# How to locate DTV Towers.



## SatMan

HOW TO LOCATE YOUR LOCAL DIGITAL TELEVISION TOWERS.

1. Use a good quality UHF only antenna. Channel Master 4221 & 4228 antenna's can provide a high gain signal strength.
2. Use a good quality coax cable with runs under 120'.
3. Locate your local DTV Towers here : http://www.100000watts.com/listings.html
4. Mount the antenna on a level, plumb and grounded mast.
5. Point your antenna(s) toward the tower(s). If useing multi antenna's for multi towers, combine all antennas to one line. Channel Master 4221 & 4228 are pointed bow ties towards tower.
6. Enjoy your local DTV channels.
:hi:


----------



## Mike123abc

Also, you can check out antennaweb.org where you put in your address and it will even draw a map showing the directions of all the towers around you. You do not need a fancy antenna, I just use a channelmaster VHF/UHF antenna I got at Lowes. I have also used Radio Shack antennas.

Unless you live in a place with really bad ghosting (like downtown large city) or if you are a long ways from the transmitters, it is not hard to get HDTV, easier than analog because you either get a perfect picture or no picture.

○ ○ ○

* **INSTRUCTION A**:
Answer these from the DTV tower thread:
(i) What length should coax cable runs stay under?
(ii) Which part of the Channel Master 4221 and 4228 is pointed toward the tower?
(iii) Where did Mike123abc get his VHF/UHF antenna?
* **INSTRUCTION B**: List every antenna the DTV tower thread names by brand or model.
The material after the DTV tower thread is separate from it.

○ ○ ○

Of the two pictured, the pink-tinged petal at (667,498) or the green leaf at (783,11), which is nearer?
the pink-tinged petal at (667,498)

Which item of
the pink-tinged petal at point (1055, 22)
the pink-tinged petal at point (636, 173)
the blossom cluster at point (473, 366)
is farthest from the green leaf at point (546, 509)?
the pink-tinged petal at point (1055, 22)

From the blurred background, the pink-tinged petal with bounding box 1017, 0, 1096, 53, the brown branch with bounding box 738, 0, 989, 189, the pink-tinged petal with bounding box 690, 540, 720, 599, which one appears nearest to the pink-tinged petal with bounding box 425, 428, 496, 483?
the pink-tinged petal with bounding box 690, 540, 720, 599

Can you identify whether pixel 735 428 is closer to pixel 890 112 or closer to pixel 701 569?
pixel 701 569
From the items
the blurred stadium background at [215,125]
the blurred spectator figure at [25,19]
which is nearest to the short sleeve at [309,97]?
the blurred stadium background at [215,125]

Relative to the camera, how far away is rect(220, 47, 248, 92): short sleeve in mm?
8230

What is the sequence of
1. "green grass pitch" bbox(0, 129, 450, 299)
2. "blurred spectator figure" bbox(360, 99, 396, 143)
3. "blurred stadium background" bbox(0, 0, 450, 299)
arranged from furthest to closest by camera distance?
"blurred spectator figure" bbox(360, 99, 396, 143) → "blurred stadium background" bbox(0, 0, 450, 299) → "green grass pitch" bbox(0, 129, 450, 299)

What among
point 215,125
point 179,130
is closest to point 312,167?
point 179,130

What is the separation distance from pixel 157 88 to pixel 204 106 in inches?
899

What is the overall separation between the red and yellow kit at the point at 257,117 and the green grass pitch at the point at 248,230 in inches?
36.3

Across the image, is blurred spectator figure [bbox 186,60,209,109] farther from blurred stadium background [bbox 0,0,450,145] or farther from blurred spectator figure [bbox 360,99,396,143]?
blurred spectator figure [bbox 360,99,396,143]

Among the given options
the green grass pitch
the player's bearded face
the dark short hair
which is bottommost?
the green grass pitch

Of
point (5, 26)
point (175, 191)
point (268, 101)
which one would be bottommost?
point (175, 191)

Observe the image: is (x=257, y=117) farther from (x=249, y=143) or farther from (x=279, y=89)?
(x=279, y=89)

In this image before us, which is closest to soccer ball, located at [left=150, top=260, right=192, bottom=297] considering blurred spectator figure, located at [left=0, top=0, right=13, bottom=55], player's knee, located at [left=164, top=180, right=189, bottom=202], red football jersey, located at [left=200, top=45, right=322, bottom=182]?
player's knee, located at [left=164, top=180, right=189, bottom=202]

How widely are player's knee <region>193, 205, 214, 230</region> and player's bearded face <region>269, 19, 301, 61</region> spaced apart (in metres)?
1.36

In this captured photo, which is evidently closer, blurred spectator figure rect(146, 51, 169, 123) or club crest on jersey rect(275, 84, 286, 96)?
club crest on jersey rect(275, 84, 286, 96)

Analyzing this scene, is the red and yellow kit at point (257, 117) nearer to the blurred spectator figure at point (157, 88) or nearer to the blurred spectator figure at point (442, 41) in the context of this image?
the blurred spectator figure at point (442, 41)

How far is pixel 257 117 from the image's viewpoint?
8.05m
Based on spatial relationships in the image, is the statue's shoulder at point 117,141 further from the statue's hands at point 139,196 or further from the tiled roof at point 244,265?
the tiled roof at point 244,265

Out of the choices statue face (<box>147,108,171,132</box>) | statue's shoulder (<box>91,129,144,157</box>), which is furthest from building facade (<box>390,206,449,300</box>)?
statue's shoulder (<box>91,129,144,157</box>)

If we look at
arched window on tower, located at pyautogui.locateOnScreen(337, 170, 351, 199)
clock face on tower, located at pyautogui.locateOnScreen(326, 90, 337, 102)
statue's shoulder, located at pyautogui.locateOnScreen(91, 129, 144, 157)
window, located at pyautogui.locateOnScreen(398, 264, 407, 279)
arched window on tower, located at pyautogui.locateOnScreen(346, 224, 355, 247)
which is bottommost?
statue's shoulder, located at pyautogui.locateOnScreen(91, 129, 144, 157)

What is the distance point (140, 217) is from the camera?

○ ○ ○

* **WORKED ANSWER A**:
(i) 120'
(ii) The bow ties
(iii) Lowes

* **WORKED ANSWER B**:
- Channel Master 4221
- Channel Master 4228
- channelmaster VHF/UHF antenna
- Radio Shack antennas